+++ Document section
The markets overcame their worst start ever to a year and finished 2016 with a gain of 9.5% on the S&P 500 index. The DOW almost touched 20,000 before finally ending the year at 19,780. It was a year marked by surprises and punctuated by the election in which Donald Trump’s victory precipitated a vigorous, year-end rally.
Although the market ended 2016 in fine fashion, it didn’t start out that way. Markets swooned 15% in January and February. Oil prices sagged to $26 per barrel. Investors fretted about a sagging Chinese economy. The markets were deteriorating drastically enough to resemble past bear markets.
World central banks reacted and jumped in to save the markets by printing money. When it appeared as though the China condition was not so dire, the market bounced back. The early 2016 losses were recovered by mid- April.
There were more surprises in store, however. In June, the market was back into record territory only to be hit by the Brexit vote. This caused a sudden sell-off in the markets. Investors changed their view in short order and determined that Brexit would NOT be bad for economies. Another surprise…
As the election date approached, the market was tipping over. The S&P 500 dropped 5% from its August high.
++++++
+++ Information shown
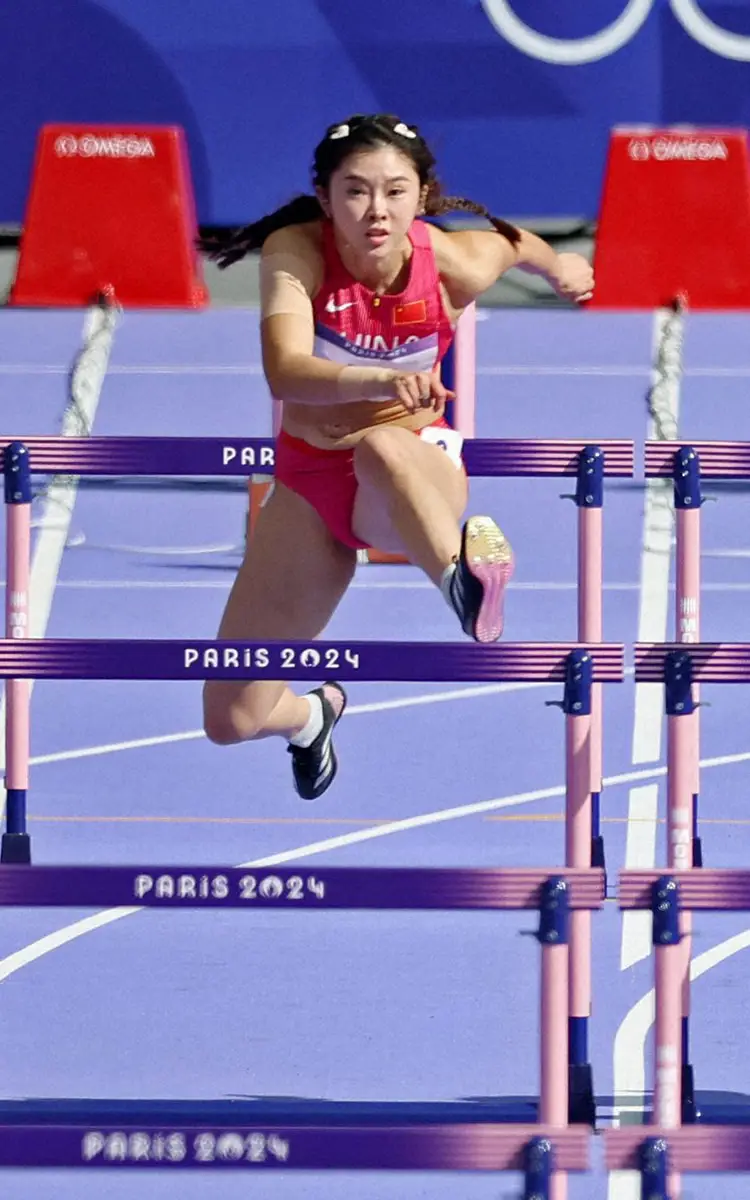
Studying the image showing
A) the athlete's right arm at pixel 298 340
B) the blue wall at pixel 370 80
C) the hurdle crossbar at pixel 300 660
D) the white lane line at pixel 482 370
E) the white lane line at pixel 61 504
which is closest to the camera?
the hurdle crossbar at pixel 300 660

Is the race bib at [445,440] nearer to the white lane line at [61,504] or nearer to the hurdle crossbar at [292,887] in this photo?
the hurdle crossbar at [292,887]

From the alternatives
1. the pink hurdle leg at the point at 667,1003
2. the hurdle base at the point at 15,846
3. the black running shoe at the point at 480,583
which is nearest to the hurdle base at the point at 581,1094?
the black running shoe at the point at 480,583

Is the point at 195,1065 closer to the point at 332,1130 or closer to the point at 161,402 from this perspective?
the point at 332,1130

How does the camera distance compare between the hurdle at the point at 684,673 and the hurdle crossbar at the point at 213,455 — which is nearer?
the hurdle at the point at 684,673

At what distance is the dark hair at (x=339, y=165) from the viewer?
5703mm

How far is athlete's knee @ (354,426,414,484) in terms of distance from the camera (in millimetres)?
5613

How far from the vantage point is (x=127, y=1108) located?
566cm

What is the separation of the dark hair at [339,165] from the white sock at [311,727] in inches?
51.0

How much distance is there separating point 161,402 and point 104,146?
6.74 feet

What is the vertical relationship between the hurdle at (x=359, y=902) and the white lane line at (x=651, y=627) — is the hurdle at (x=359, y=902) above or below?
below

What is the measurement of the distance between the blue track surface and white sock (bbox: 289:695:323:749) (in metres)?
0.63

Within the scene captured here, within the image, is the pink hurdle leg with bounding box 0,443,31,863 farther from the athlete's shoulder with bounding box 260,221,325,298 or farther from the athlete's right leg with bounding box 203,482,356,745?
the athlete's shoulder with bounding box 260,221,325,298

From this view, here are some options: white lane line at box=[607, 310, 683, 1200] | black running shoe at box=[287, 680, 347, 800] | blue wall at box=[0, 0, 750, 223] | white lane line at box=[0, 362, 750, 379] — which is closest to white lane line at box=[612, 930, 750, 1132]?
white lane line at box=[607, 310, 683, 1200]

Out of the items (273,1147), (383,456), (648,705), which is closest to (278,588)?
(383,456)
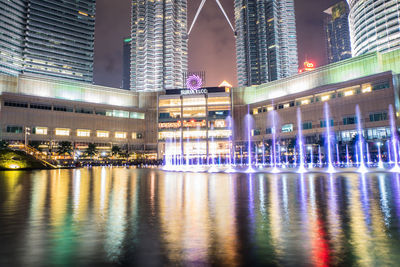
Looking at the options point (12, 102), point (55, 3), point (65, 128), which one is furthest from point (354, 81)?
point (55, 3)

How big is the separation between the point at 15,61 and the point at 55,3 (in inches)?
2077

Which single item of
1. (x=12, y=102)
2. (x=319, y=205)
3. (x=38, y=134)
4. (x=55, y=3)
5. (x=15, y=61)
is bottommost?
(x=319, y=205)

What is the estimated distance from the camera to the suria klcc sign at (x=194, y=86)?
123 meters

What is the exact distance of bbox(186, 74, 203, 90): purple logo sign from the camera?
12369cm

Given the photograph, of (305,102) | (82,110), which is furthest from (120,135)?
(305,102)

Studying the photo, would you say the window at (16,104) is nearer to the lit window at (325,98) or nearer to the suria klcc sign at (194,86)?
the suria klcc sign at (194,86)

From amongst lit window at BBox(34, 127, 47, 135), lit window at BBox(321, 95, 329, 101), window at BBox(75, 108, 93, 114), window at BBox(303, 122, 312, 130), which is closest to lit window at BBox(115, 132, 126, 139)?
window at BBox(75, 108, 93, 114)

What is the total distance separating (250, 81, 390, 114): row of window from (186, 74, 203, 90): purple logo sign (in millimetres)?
++++++
__Directives__.
**A)** Summarize the 2016 market review in two sentences.
**B)** Reproduce the passage of the 2016 market review that begins at the words "The markets overcame" and stops after the words "past bear markets.".
**C)** Answer these questions from the 2016 market review:
(i) To what price per barrel did oil fall early in the year?
(ii) By when were the early 2016 losses recovered?
(iii) How far had the S&P 500 dropped from its August high as the election approached?

__Answers to the tasks__.
**A)** The S&P 500 finished 2016 with a 9.5% gain and the Dow ended at 19,780, even though markets fell 15% in January and February as oil sagged and investors worried about China's economy. Central banks stepped in by printing money, losses were recovered by mid-April, and the year brought further surprises, including a sell-off after the Brexit vote and a vigorous year-end rally after Donald Trump's election victory.

**B)**
The markets overcame their worst start ever to a year and finished 2016 with a gain of 9.5% on the S&P 500 index. The DOW almost touched 20,000 before finally ending the year at 19,780. It was a year marked by surprises and punctuated by the election in which Donald Trump’s victory precipitated a vigorous, year-end rally.
Although the market ended 2016 in fine fashion, it didn’t start out that way. Markets swooned 15% in January and February. Oil prices sagged to $26 per barrel. Investors fretted about a sagging Chinese economy. The markets were deteriorating drastically enough to resemble past bear markets.

**C)**
(i) $26 per barrel.
(ii) By mid-April.
(iii) 5%.